**WHAT THE TASK ASKS**
Please reproduce exactly the lines that begin the listing below, up to and including the line where "The red blood cells show" occurs.
===== SUPPLIED INFORMATION =====
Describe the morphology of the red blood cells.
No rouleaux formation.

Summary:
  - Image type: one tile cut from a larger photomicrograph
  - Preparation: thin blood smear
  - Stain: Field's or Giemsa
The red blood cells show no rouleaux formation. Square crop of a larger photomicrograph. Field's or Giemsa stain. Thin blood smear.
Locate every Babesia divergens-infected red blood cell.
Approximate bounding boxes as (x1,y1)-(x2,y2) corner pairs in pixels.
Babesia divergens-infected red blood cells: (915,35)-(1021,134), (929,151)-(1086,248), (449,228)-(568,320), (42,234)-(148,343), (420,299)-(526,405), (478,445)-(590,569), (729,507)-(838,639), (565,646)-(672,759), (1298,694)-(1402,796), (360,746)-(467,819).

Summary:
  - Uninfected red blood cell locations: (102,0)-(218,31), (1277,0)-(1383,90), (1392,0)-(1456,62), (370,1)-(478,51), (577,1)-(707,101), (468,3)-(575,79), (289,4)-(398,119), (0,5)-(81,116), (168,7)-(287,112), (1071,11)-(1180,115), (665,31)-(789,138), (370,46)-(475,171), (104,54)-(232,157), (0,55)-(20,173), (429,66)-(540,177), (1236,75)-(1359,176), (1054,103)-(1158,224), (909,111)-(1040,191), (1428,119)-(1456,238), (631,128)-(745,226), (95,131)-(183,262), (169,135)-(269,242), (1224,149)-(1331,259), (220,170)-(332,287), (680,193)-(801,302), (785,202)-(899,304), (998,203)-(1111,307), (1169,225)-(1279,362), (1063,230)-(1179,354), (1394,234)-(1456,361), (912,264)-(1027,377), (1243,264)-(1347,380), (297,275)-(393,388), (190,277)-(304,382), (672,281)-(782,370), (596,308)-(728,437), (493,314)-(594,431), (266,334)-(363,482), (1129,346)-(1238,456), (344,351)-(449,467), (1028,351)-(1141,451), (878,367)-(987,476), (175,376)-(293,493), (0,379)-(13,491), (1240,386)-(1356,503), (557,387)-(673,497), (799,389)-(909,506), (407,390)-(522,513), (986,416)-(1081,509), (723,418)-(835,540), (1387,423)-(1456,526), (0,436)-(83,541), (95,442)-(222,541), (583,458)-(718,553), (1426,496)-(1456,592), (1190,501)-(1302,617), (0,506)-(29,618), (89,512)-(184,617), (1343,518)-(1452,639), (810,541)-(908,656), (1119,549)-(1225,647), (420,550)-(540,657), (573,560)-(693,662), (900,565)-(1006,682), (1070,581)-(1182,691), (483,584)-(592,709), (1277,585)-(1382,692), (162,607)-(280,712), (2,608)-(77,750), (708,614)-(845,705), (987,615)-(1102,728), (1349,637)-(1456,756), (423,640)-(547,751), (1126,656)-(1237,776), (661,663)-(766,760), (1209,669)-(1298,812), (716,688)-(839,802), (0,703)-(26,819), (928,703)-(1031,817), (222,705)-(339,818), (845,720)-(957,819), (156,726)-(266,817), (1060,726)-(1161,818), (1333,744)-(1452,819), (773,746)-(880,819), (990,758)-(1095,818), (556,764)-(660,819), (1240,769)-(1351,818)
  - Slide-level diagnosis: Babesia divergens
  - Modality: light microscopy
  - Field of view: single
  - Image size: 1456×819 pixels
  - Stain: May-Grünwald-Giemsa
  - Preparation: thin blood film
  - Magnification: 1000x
=====
**ANSWER**
Describe the morphology of the red blood cells.
No rouleaux formation.

Summary:
  - Image type: one tile cut from a larger photomicrograph
  - Preparation: thin blood smear
  - Stain: Field's or Giemsa
The red blood cells show no rouleaux formation. Square crop of a larger photomicrograph. Field's or Giemsa stain. Thin blood smear.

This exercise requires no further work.